Brazilian fashion retailer Restoque expects profits and revenues to rise sharply this year and in 2019 as a major restructuring bolsters its fortunes, investor relations director Rafael Camargo told WWD.
“We have improved our operations,” he said, adding that a $190 million debt refinancing in the past 12 months has also pared its once ballooning debt. “We had a large improvement in our sales and store productivity and have increased margins by 6 percent.”
Restoque — which posted big losses at the height of Brazil’s recession in 2016 — closed over 26 stores, shuttered two factories and dismissed 700 workers to turn around its fortunes, analysts said.
The now 255-store chain, which markets the high-end Le Lis Blanc, Bo.Bô, John John and Rosa Chá apparel and accessories brands, is now a much a leaner enterprise. So much so, that it has become a business study case for how retailers should fend off recessions.
“They were not the worst losers in the recession but have one of the best business cases” in the high-end luxury market, said BTG Pactual analyst Luiz Guanais. Restoque managed to improve productivity and overall operations more than many in the high-street boutique space, where it competes with the likes of Grupo Nohda, which operates premium designer trademarks Patricia Bonaldi, PatBo, Apartamento03 and Lucas Magalhães — and designer label Osklen.
“In the past three quarters, same-store sales are up 5 percent, while in early 2017 they were negative,” said Guanais. “Margins have vastly improved and are now at 65 percent, versus 57 percent last year.”
As business strengthens amid a firming economy, Restoque’s operating profits should jump 34 percent to 330 million reals, or $88 million, and revenues should rise 10 percent to 1.4 billion reals, or $372 million, next year, according to Guanais.
That compares with a net operating loss of $16.5 million on declining revenues in 2016, when 40,000 multisegment retailers closed in the nadir of Brazil’s four-year recession.

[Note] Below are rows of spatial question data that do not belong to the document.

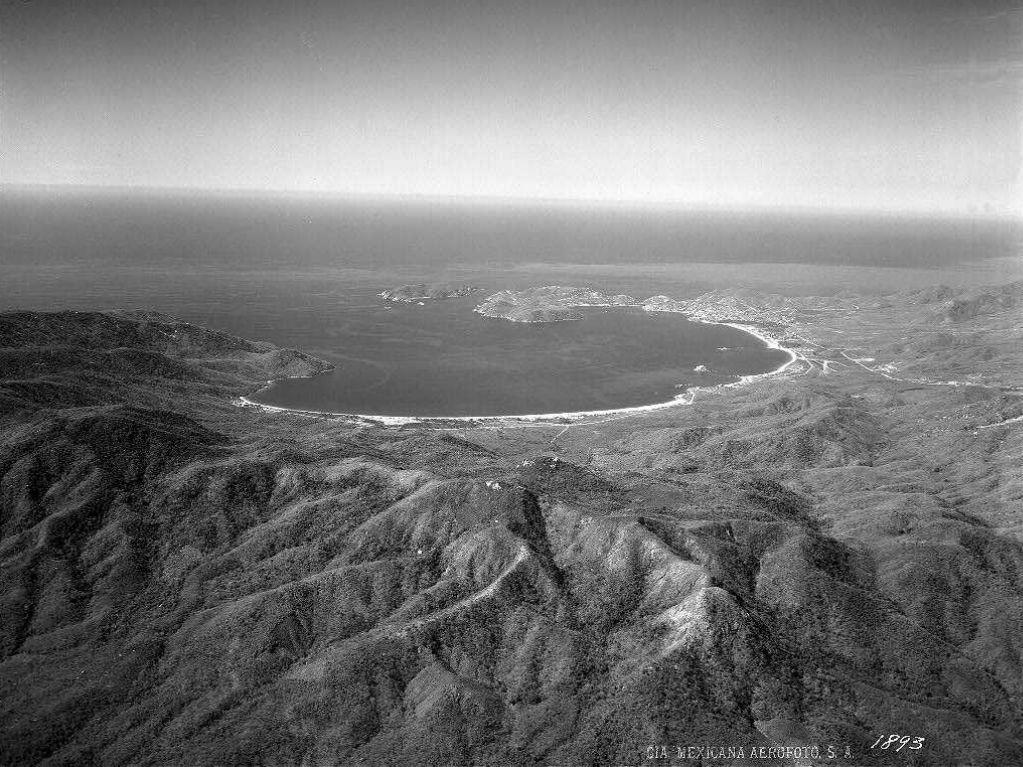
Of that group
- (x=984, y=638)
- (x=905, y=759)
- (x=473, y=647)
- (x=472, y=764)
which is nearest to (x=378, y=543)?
(x=473, y=647)

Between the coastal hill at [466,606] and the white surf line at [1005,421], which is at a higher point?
the white surf line at [1005,421]

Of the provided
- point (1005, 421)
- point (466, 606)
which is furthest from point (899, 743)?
point (1005, 421)

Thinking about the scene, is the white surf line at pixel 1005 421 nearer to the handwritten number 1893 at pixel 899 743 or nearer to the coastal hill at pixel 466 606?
the coastal hill at pixel 466 606

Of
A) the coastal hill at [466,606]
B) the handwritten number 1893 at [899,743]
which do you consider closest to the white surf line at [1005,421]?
the coastal hill at [466,606]

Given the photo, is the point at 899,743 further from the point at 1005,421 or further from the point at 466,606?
the point at 1005,421

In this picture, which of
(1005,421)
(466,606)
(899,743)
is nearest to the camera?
(899,743)

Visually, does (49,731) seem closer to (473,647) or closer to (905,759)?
(473,647)
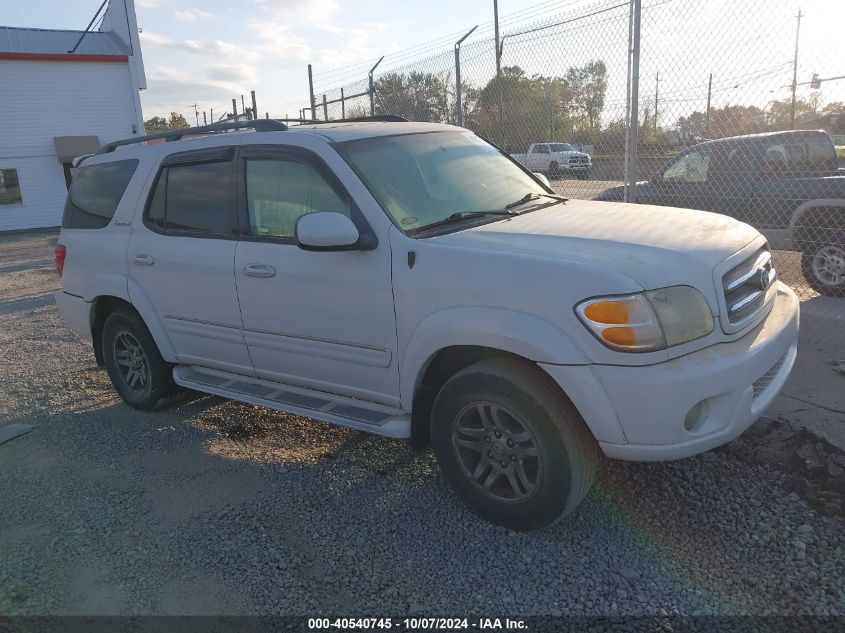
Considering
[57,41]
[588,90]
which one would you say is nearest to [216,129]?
[588,90]

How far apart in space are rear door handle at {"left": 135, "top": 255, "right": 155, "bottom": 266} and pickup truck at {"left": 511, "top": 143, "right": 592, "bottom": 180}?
4.04 m

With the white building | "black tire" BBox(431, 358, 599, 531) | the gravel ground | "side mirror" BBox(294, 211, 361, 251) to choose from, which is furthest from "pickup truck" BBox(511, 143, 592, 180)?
the white building

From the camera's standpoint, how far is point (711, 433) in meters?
2.91

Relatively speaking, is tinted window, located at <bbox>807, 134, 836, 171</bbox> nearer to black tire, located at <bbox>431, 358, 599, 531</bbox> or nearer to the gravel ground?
the gravel ground

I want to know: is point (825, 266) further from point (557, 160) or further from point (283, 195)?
point (283, 195)

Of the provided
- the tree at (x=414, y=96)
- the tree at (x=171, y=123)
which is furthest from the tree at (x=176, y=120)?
the tree at (x=414, y=96)

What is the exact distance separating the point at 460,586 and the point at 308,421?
7.36ft

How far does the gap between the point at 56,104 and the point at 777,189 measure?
2320 cm

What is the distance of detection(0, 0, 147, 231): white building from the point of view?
22344mm

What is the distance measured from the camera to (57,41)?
24.1 metres

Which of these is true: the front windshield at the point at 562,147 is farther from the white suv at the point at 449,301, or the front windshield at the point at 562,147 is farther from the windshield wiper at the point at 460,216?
the windshield wiper at the point at 460,216

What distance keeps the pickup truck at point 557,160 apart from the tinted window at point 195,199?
3.75 metres

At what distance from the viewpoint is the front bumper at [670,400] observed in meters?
2.78

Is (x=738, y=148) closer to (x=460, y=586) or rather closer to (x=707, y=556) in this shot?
(x=707, y=556)
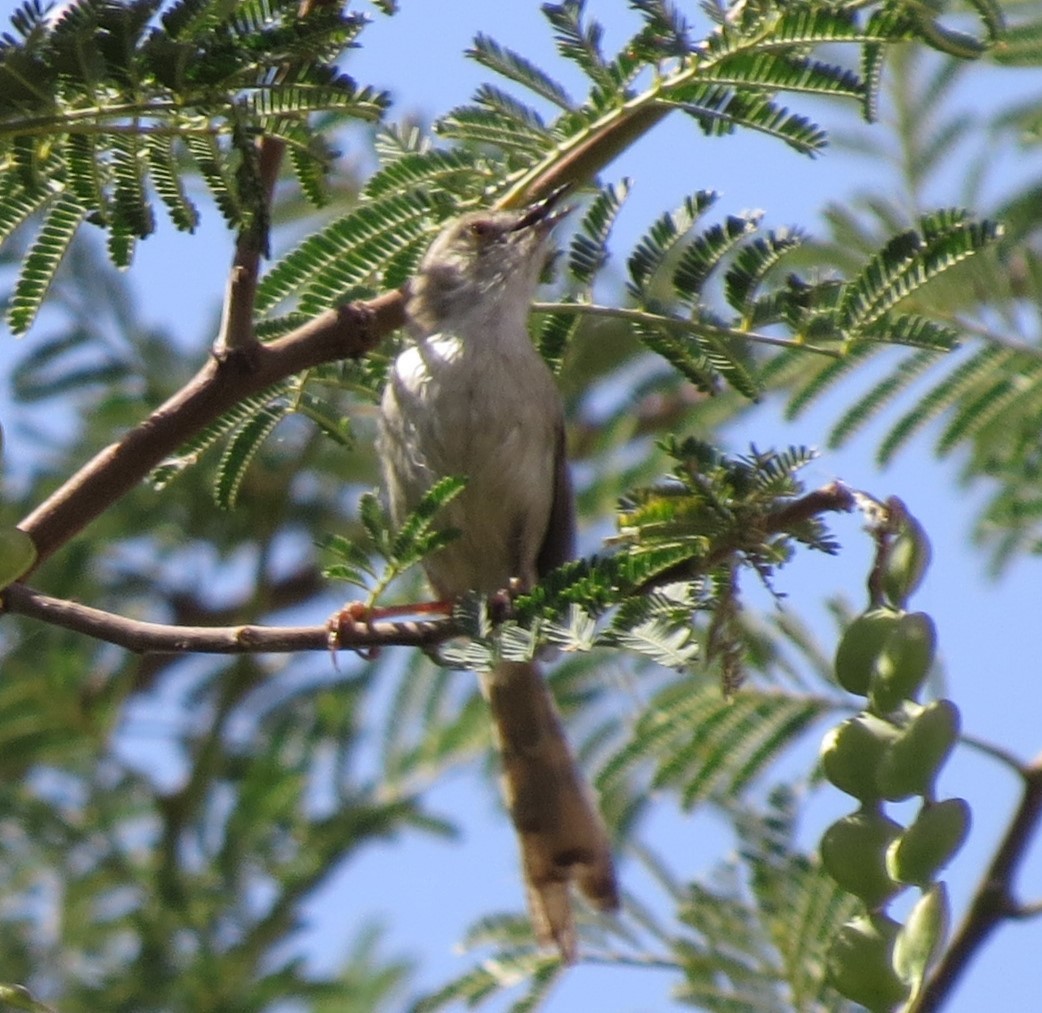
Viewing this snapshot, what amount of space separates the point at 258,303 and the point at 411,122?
530 mm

After completing its $190 million bond restructuring, Restoque expects to end the year with net debt of $248 million, or roughly two times earnings before interest, taxes, depreciation and amortization, or EBITDA, said Camargo. He added that will go down to zero after 2019 so the company does not need to raise additional funds for expansion.
Guanais, however, did not rule out additional debt rollover efforts by Restoque as it continues to improve its debt profile and slash funding costs.
He said the retailer is unlikely to seek new merger and acquisition partners after talks to merge with InBrands failed in 2016.
Farther north in Mexico, though, the market is buzzing with M&A talk involving department stores, hypermarkets and Grupo Axo, an expansionist franchiser of major U.S. brands including Tommy Hilfiger and Calvin Klein.
Leading department store Liverpool is actively seeking an acquisition, according to investment bankers and analysts, who say the company could resurrect efforts to buy Chile’s Ripley, which it failed to take over in 2017, or target its compatriot Almacenes Paris. It could also sell its 50 percent stake in Central American retailer Regal Forest, majority-owned by Grupo Unicomer, among other alternatives.
Meanwhile, hypermarket operator Chedraui is expected to make acquisitions to expand its footprint in northern Mexico with rival Casa Ley a possible target, said Actinver brokerage analyst Carlos Hermosillo. Coppel, the country’s largest department-store network, could also opt for acquisition-led growth after cancelling a $2 billion initial public offering in October, he added.
Axo, in turn, is seen buying more rivals following its purchase of footwear chain Tennix in September, said a banker at Rion M&A consultancy in Mexico City.